Past Exhibition

Power Station

Shiseido Gallery will host Malaysian artist Simryn Gill's first solo show in Tokyo. Gill, who currently resides in Sydney, has exhibited at international exhibitions such as "TransCulture" (official supporting program at the 46th Venice Biennale, Venice; Naoshima Contemporary Art, 1995), the traveling exhibition "Cities on the Move" (1997), Berlin Biennale for Contemporary Art (2001) and The Biennale of Sydney (2002). Her works have attracted audiences in various cities such as Sydney, Kuala Lumpur, London and Helsinki.
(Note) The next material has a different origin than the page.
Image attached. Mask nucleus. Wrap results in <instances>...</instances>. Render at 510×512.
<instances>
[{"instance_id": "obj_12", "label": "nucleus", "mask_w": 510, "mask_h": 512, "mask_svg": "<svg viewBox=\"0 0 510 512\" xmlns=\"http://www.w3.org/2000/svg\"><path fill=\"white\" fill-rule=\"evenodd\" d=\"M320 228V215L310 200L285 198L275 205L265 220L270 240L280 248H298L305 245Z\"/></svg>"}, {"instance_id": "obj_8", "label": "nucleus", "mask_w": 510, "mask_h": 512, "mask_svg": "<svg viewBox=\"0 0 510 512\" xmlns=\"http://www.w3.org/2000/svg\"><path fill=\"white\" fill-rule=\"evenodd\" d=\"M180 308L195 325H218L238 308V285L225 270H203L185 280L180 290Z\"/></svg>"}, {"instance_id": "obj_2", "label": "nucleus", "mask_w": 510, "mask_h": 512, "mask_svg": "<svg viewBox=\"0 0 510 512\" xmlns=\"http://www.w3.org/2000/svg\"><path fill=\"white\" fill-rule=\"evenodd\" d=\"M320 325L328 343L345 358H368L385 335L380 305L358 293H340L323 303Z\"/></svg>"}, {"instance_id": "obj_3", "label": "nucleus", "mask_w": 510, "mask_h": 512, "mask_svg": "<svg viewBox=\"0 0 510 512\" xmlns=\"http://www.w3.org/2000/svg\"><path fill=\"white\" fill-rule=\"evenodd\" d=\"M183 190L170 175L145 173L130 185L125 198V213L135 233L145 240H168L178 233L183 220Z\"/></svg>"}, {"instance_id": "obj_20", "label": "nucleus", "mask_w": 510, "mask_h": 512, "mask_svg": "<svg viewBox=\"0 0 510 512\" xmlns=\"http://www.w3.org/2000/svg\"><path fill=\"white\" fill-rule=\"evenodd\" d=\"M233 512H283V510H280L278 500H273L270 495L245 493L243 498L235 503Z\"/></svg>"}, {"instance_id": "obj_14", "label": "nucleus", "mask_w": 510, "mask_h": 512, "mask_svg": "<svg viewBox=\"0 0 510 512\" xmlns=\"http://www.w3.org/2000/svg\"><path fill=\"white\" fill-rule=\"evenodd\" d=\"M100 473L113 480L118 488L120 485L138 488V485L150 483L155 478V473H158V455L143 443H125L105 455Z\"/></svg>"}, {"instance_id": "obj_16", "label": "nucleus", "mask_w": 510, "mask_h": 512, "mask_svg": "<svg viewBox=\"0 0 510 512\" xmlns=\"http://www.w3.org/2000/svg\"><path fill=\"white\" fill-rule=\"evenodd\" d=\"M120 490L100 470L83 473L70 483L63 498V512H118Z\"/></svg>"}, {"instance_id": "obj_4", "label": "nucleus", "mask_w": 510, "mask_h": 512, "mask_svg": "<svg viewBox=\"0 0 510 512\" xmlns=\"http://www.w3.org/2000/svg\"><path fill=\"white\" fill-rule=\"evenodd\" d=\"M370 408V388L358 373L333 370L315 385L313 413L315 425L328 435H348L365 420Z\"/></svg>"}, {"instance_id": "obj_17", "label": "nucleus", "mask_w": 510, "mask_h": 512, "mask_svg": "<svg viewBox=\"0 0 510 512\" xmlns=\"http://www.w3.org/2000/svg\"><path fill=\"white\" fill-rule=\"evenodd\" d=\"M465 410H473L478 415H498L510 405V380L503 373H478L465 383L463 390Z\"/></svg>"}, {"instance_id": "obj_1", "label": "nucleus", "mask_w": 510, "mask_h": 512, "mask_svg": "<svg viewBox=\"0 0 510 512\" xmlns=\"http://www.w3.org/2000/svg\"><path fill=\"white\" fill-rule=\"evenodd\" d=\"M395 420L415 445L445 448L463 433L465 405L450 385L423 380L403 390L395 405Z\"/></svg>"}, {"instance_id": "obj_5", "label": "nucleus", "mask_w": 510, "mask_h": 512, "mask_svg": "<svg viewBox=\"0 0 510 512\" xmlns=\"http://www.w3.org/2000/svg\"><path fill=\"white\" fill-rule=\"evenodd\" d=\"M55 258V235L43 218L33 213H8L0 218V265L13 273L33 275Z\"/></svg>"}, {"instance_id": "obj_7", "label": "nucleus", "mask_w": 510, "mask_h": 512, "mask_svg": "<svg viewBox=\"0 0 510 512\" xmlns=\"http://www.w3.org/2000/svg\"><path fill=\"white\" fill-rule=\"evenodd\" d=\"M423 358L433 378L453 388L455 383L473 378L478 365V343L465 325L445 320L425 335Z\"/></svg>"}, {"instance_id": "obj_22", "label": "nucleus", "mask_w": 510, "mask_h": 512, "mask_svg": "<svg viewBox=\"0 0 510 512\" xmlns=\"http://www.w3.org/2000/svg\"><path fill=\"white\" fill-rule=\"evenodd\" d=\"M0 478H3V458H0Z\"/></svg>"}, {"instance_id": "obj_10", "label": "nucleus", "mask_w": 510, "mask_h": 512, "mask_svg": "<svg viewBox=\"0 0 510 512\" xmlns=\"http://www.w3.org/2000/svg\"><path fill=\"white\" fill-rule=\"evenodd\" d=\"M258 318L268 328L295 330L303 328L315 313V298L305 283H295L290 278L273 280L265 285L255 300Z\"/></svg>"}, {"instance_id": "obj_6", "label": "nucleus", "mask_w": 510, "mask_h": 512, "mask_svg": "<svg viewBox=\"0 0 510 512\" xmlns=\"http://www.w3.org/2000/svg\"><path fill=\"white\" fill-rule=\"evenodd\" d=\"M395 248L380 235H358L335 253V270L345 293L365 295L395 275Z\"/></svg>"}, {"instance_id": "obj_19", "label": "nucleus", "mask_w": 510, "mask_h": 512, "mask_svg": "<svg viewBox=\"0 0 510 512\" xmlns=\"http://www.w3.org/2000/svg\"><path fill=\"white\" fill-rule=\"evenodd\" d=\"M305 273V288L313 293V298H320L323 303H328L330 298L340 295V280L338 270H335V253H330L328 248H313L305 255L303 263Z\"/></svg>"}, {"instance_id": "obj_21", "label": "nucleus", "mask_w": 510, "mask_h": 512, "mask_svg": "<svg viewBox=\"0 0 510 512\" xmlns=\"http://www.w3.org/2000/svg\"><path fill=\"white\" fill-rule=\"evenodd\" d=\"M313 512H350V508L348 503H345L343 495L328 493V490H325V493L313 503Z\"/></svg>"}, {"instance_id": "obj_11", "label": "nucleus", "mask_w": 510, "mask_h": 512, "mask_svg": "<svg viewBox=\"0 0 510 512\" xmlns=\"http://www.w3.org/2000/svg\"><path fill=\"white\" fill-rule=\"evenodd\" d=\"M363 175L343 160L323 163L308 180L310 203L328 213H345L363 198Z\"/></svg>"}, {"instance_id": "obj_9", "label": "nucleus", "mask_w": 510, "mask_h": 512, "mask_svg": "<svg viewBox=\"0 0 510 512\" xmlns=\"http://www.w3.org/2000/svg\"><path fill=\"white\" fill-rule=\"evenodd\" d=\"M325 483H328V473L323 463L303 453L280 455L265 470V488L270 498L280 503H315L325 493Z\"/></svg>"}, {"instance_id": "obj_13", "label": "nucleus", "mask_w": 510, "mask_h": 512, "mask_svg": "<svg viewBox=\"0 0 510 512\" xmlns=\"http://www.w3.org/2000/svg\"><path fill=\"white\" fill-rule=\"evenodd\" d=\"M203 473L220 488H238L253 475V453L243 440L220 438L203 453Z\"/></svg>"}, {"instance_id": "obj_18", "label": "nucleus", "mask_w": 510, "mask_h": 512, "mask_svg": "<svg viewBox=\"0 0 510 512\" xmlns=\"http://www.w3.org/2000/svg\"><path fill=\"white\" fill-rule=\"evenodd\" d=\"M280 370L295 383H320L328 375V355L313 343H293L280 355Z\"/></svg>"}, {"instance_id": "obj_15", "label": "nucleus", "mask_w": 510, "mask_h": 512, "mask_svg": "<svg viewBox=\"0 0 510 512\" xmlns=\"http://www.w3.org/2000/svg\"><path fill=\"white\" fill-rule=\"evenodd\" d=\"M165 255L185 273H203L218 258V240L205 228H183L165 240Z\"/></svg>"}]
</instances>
With her previous works, Gill has employed objects that she found on the streets as well as those she obtained by carefully combing the beaches. This act of collecting has been central to her practice - she calls the outcome "object works " - along with photographs, which she has been increasingly producing in recent years. "Power Station," which will make its first appearance at Shiseido Gallery, will be a combination of objects and photographs.
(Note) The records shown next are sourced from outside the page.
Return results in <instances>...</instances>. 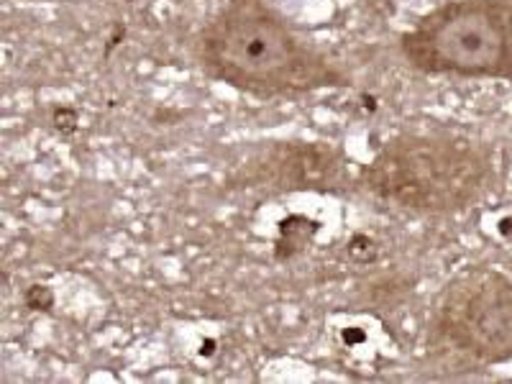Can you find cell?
<instances>
[{
	"mask_svg": "<svg viewBox=\"0 0 512 384\" xmlns=\"http://www.w3.org/2000/svg\"><path fill=\"white\" fill-rule=\"evenodd\" d=\"M192 54L205 77L254 98L351 88V77L310 47L269 0H228L195 34Z\"/></svg>",
	"mask_w": 512,
	"mask_h": 384,
	"instance_id": "6da1fadb",
	"label": "cell"
},
{
	"mask_svg": "<svg viewBox=\"0 0 512 384\" xmlns=\"http://www.w3.org/2000/svg\"><path fill=\"white\" fill-rule=\"evenodd\" d=\"M492 182L487 146L461 134H400L379 146L356 175V187L392 210L456 216L482 200Z\"/></svg>",
	"mask_w": 512,
	"mask_h": 384,
	"instance_id": "7a4b0ae2",
	"label": "cell"
},
{
	"mask_svg": "<svg viewBox=\"0 0 512 384\" xmlns=\"http://www.w3.org/2000/svg\"><path fill=\"white\" fill-rule=\"evenodd\" d=\"M397 47L420 75L512 85V0H446L402 31Z\"/></svg>",
	"mask_w": 512,
	"mask_h": 384,
	"instance_id": "3957f363",
	"label": "cell"
},
{
	"mask_svg": "<svg viewBox=\"0 0 512 384\" xmlns=\"http://www.w3.org/2000/svg\"><path fill=\"white\" fill-rule=\"evenodd\" d=\"M428 351L461 369L512 361V274L472 267L438 295L428 323Z\"/></svg>",
	"mask_w": 512,
	"mask_h": 384,
	"instance_id": "277c9868",
	"label": "cell"
},
{
	"mask_svg": "<svg viewBox=\"0 0 512 384\" xmlns=\"http://www.w3.org/2000/svg\"><path fill=\"white\" fill-rule=\"evenodd\" d=\"M344 152L326 141H272L228 177V190L341 192L349 182Z\"/></svg>",
	"mask_w": 512,
	"mask_h": 384,
	"instance_id": "5b68a950",
	"label": "cell"
},
{
	"mask_svg": "<svg viewBox=\"0 0 512 384\" xmlns=\"http://www.w3.org/2000/svg\"><path fill=\"white\" fill-rule=\"evenodd\" d=\"M318 231L320 226L315 221H310L308 216H287L280 223L277 244H274V259L277 262H290V259H295L315 239Z\"/></svg>",
	"mask_w": 512,
	"mask_h": 384,
	"instance_id": "8992f818",
	"label": "cell"
},
{
	"mask_svg": "<svg viewBox=\"0 0 512 384\" xmlns=\"http://www.w3.org/2000/svg\"><path fill=\"white\" fill-rule=\"evenodd\" d=\"M349 256L361 264L374 262L377 259V244H374V239L364 236V233H356L354 239L349 241Z\"/></svg>",
	"mask_w": 512,
	"mask_h": 384,
	"instance_id": "52a82bcc",
	"label": "cell"
},
{
	"mask_svg": "<svg viewBox=\"0 0 512 384\" xmlns=\"http://www.w3.org/2000/svg\"><path fill=\"white\" fill-rule=\"evenodd\" d=\"M24 300L31 310H39V313H49L54 308V292L47 285H31Z\"/></svg>",
	"mask_w": 512,
	"mask_h": 384,
	"instance_id": "ba28073f",
	"label": "cell"
},
{
	"mask_svg": "<svg viewBox=\"0 0 512 384\" xmlns=\"http://www.w3.org/2000/svg\"><path fill=\"white\" fill-rule=\"evenodd\" d=\"M54 126H57L59 131H75L77 111H72V108H57V111H54Z\"/></svg>",
	"mask_w": 512,
	"mask_h": 384,
	"instance_id": "9c48e42d",
	"label": "cell"
},
{
	"mask_svg": "<svg viewBox=\"0 0 512 384\" xmlns=\"http://www.w3.org/2000/svg\"><path fill=\"white\" fill-rule=\"evenodd\" d=\"M31 3H36V0H31Z\"/></svg>",
	"mask_w": 512,
	"mask_h": 384,
	"instance_id": "30bf717a",
	"label": "cell"
}]
</instances>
With "Power Station," Gill has photographed two different but neighboring buildings in her hometown Port Dickson in Malaysia; an old power plant and an old residence where she spent her childhood days. These two constructions, though decidedly different in terms of appearance, scale and function, are situated in surprising proximity to each other even to this day. Gill's photographs capture the interiors of the power plant in color and the house in monochrome, which are placed in pairs across two adjacent walls, in accordance with either visual or functional similarity (for example, the water purification chamber against the kitchen, and the turbine room against the bedroom). The symmetrical construct of the display enables viewers to compare the buildings that have quietly observed and contained time in their respective ways.
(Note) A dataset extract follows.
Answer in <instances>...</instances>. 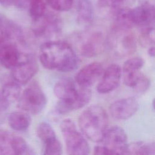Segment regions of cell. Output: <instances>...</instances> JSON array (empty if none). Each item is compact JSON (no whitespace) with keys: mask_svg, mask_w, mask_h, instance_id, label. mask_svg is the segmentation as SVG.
I'll return each mask as SVG.
<instances>
[{"mask_svg":"<svg viewBox=\"0 0 155 155\" xmlns=\"http://www.w3.org/2000/svg\"><path fill=\"white\" fill-rule=\"evenodd\" d=\"M39 59L45 68L61 72H70L77 68L79 59L68 43L61 41H47L39 48Z\"/></svg>","mask_w":155,"mask_h":155,"instance_id":"1","label":"cell"},{"mask_svg":"<svg viewBox=\"0 0 155 155\" xmlns=\"http://www.w3.org/2000/svg\"><path fill=\"white\" fill-rule=\"evenodd\" d=\"M54 94L59 99L56 111L65 114L85 106L91 100V91L88 88L79 86L71 78H63L55 84Z\"/></svg>","mask_w":155,"mask_h":155,"instance_id":"2","label":"cell"},{"mask_svg":"<svg viewBox=\"0 0 155 155\" xmlns=\"http://www.w3.org/2000/svg\"><path fill=\"white\" fill-rule=\"evenodd\" d=\"M78 124L86 137L93 142H100L108 128L109 118L102 107L93 105L80 114Z\"/></svg>","mask_w":155,"mask_h":155,"instance_id":"3","label":"cell"},{"mask_svg":"<svg viewBox=\"0 0 155 155\" xmlns=\"http://www.w3.org/2000/svg\"><path fill=\"white\" fill-rule=\"evenodd\" d=\"M60 128L68 154L87 155L90 153V147L88 142L78 130L71 119H64L60 124Z\"/></svg>","mask_w":155,"mask_h":155,"instance_id":"4","label":"cell"},{"mask_svg":"<svg viewBox=\"0 0 155 155\" xmlns=\"http://www.w3.org/2000/svg\"><path fill=\"white\" fill-rule=\"evenodd\" d=\"M18 101V107L28 113H40L47 104V97L43 90L36 82L30 84L21 93Z\"/></svg>","mask_w":155,"mask_h":155,"instance_id":"5","label":"cell"},{"mask_svg":"<svg viewBox=\"0 0 155 155\" xmlns=\"http://www.w3.org/2000/svg\"><path fill=\"white\" fill-rule=\"evenodd\" d=\"M77 49L83 56L91 58L101 54L107 45V39L100 31H92L79 35Z\"/></svg>","mask_w":155,"mask_h":155,"instance_id":"6","label":"cell"},{"mask_svg":"<svg viewBox=\"0 0 155 155\" xmlns=\"http://www.w3.org/2000/svg\"><path fill=\"white\" fill-rule=\"evenodd\" d=\"M108 41L114 53L119 56L130 55L136 48V38L131 29L111 28Z\"/></svg>","mask_w":155,"mask_h":155,"instance_id":"7","label":"cell"},{"mask_svg":"<svg viewBox=\"0 0 155 155\" xmlns=\"http://www.w3.org/2000/svg\"><path fill=\"white\" fill-rule=\"evenodd\" d=\"M33 34L41 39H51L59 35L61 31V21L53 12H46L40 18L33 21Z\"/></svg>","mask_w":155,"mask_h":155,"instance_id":"8","label":"cell"},{"mask_svg":"<svg viewBox=\"0 0 155 155\" xmlns=\"http://www.w3.org/2000/svg\"><path fill=\"white\" fill-rule=\"evenodd\" d=\"M100 142L107 148L109 154H127V136L120 127L108 128Z\"/></svg>","mask_w":155,"mask_h":155,"instance_id":"9","label":"cell"},{"mask_svg":"<svg viewBox=\"0 0 155 155\" xmlns=\"http://www.w3.org/2000/svg\"><path fill=\"white\" fill-rule=\"evenodd\" d=\"M12 70V79L19 85L29 82L38 70V65L35 58L25 53L21 61Z\"/></svg>","mask_w":155,"mask_h":155,"instance_id":"10","label":"cell"},{"mask_svg":"<svg viewBox=\"0 0 155 155\" xmlns=\"http://www.w3.org/2000/svg\"><path fill=\"white\" fill-rule=\"evenodd\" d=\"M130 18L133 26L141 28L153 27L155 18L154 6L150 2H143L133 8H130Z\"/></svg>","mask_w":155,"mask_h":155,"instance_id":"11","label":"cell"},{"mask_svg":"<svg viewBox=\"0 0 155 155\" xmlns=\"http://www.w3.org/2000/svg\"><path fill=\"white\" fill-rule=\"evenodd\" d=\"M139 108V103L136 98L128 97L114 101L109 107V112L112 117L117 120H126L132 117Z\"/></svg>","mask_w":155,"mask_h":155,"instance_id":"12","label":"cell"},{"mask_svg":"<svg viewBox=\"0 0 155 155\" xmlns=\"http://www.w3.org/2000/svg\"><path fill=\"white\" fill-rule=\"evenodd\" d=\"M122 76V68L116 64L110 65L102 74V78L97 86V91L101 94L109 93L119 85Z\"/></svg>","mask_w":155,"mask_h":155,"instance_id":"13","label":"cell"},{"mask_svg":"<svg viewBox=\"0 0 155 155\" xmlns=\"http://www.w3.org/2000/svg\"><path fill=\"white\" fill-rule=\"evenodd\" d=\"M143 65V59L139 57L128 59L124 63L122 74L125 85L134 88L137 85L144 75L140 71Z\"/></svg>","mask_w":155,"mask_h":155,"instance_id":"14","label":"cell"},{"mask_svg":"<svg viewBox=\"0 0 155 155\" xmlns=\"http://www.w3.org/2000/svg\"><path fill=\"white\" fill-rule=\"evenodd\" d=\"M24 54L20 51L16 43L0 40V64L5 68L12 69L21 61Z\"/></svg>","mask_w":155,"mask_h":155,"instance_id":"15","label":"cell"},{"mask_svg":"<svg viewBox=\"0 0 155 155\" xmlns=\"http://www.w3.org/2000/svg\"><path fill=\"white\" fill-rule=\"evenodd\" d=\"M104 71L103 65L101 63L91 62L78 71L74 77V81L81 87L88 88L102 76Z\"/></svg>","mask_w":155,"mask_h":155,"instance_id":"16","label":"cell"},{"mask_svg":"<svg viewBox=\"0 0 155 155\" xmlns=\"http://www.w3.org/2000/svg\"><path fill=\"white\" fill-rule=\"evenodd\" d=\"M0 40H7L22 44L24 41L23 30L15 22L0 16Z\"/></svg>","mask_w":155,"mask_h":155,"instance_id":"17","label":"cell"},{"mask_svg":"<svg viewBox=\"0 0 155 155\" xmlns=\"http://www.w3.org/2000/svg\"><path fill=\"white\" fill-rule=\"evenodd\" d=\"M19 141V136L7 130H0V154H16Z\"/></svg>","mask_w":155,"mask_h":155,"instance_id":"18","label":"cell"},{"mask_svg":"<svg viewBox=\"0 0 155 155\" xmlns=\"http://www.w3.org/2000/svg\"><path fill=\"white\" fill-rule=\"evenodd\" d=\"M76 12L79 24L87 27L92 23L94 18V8L91 0H79Z\"/></svg>","mask_w":155,"mask_h":155,"instance_id":"19","label":"cell"},{"mask_svg":"<svg viewBox=\"0 0 155 155\" xmlns=\"http://www.w3.org/2000/svg\"><path fill=\"white\" fill-rule=\"evenodd\" d=\"M31 119L28 113L25 111H14L11 113L8 117L10 127L17 131L27 130L30 124Z\"/></svg>","mask_w":155,"mask_h":155,"instance_id":"20","label":"cell"},{"mask_svg":"<svg viewBox=\"0 0 155 155\" xmlns=\"http://www.w3.org/2000/svg\"><path fill=\"white\" fill-rule=\"evenodd\" d=\"M1 91L4 99L8 105L17 101L21 93L20 85L13 79L5 82Z\"/></svg>","mask_w":155,"mask_h":155,"instance_id":"21","label":"cell"},{"mask_svg":"<svg viewBox=\"0 0 155 155\" xmlns=\"http://www.w3.org/2000/svg\"><path fill=\"white\" fill-rule=\"evenodd\" d=\"M155 143L154 142H136L128 144L127 154L139 155H154Z\"/></svg>","mask_w":155,"mask_h":155,"instance_id":"22","label":"cell"},{"mask_svg":"<svg viewBox=\"0 0 155 155\" xmlns=\"http://www.w3.org/2000/svg\"><path fill=\"white\" fill-rule=\"evenodd\" d=\"M36 133L44 144L47 143L57 138L51 125L45 122H42L38 124L36 128Z\"/></svg>","mask_w":155,"mask_h":155,"instance_id":"23","label":"cell"},{"mask_svg":"<svg viewBox=\"0 0 155 155\" xmlns=\"http://www.w3.org/2000/svg\"><path fill=\"white\" fill-rule=\"evenodd\" d=\"M28 10L33 21L36 20L46 12L47 3L45 0H30Z\"/></svg>","mask_w":155,"mask_h":155,"instance_id":"24","label":"cell"},{"mask_svg":"<svg viewBox=\"0 0 155 155\" xmlns=\"http://www.w3.org/2000/svg\"><path fill=\"white\" fill-rule=\"evenodd\" d=\"M125 0H98V7L102 11L114 14L121 8L125 7Z\"/></svg>","mask_w":155,"mask_h":155,"instance_id":"25","label":"cell"},{"mask_svg":"<svg viewBox=\"0 0 155 155\" xmlns=\"http://www.w3.org/2000/svg\"><path fill=\"white\" fill-rule=\"evenodd\" d=\"M140 44L145 46H149L154 43V27H149L141 28V33L139 37Z\"/></svg>","mask_w":155,"mask_h":155,"instance_id":"26","label":"cell"},{"mask_svg":"<svg viewBox=\"0 0 155 155\" xmlns=\"http://www.w3.org/2000/svg\"><path fill=\"white\" fill-rule=\"evenodd\" d=\"M52 9L56 12L69 10L73 5V0H45Z\"/></svg>","mask_w":155,"mask_h":155,"instance_id":"27","label":"cell"},{"mask_svg":"<svg viewBox=\"0 0 155 155\" xmlns=\"http://www.w3.org/2000/svg\"><path fill=\"white\" fill-rule=\"evenodd\" d=\"M62 153L61 143L58 138L44 144V154L45 155H60Z\"/></svg>","mask_w":155,"mask_h":155,"instance_id":"28","label":"cell"},{"mask_svg":"<svg viewBox=\"0 0 155 155\" xmlns=\"http://www.w3.org/2000/svg\"><path fill=\"white\" fill-rule=\"evenodd\" d=\"M30 0H13L14 5L20 10L28 9Z\"/></svg>","mask_w":155,"mask_h":155,"instance_id":"29","label":"cell"},{"mask_svg":"<svg viewBox=\"0 0 155 155\" xmlns=\"http://www.w3.org/2000/svg\"><path fill=\"white\" fill-rule=\"evenodd\" d=\"M8 104L4 99L1 91L0 90V111L5 110L8 108Z\"/></svg>","mask_w":155,"mask_h":155,"instance_id":"30","label":"cell"},{"mask_svg":"<svg viewBox=\"0 0 155 155\" xmlns=\"http://www.w3.org/2000/svg\"><path fill=\"white\" fill-rule=\"evenodd\" d=\"M0 3L2 6L8 7L13 4V0H0Z\"/></svg>","mask_w":155,"mask_h":155,"instance_id":"31","label":"cell"},{"mask_svg":"<svg viewBox=\"0 0 155 155\" xmlns=\"http://www.w3.org/2000/svg\"><path fill=\"white\" fill-rule=\"evenodd\" d=\"M148 53L151 57L154 56V55H155V49H154V47L153 45L150 47V48L148 50Z\"/></svg>","mask_w":155,"mask_h":155,"instance_id":"32","label":"cell"}]
</instances>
For nearly forty years, the power plant and house have maintained a relationship of curious coexistence. Together they face the same beach, where Gill frequents to collect things that have been washed up onshore. The collection amassed over the years include natural materials such as wood pieces, shells and animal bones, as well as man-made products such as plastic, glass and metal parts. Tossed about in rolling waves and sand, these objects have softened both in form and color. And thus, no longer do they appear like individual objects of varying provenance, but rather as equal elements within this landscape. The objects, which have accumulated time in themselves like the two buildings, will be displayed on the gallery floor.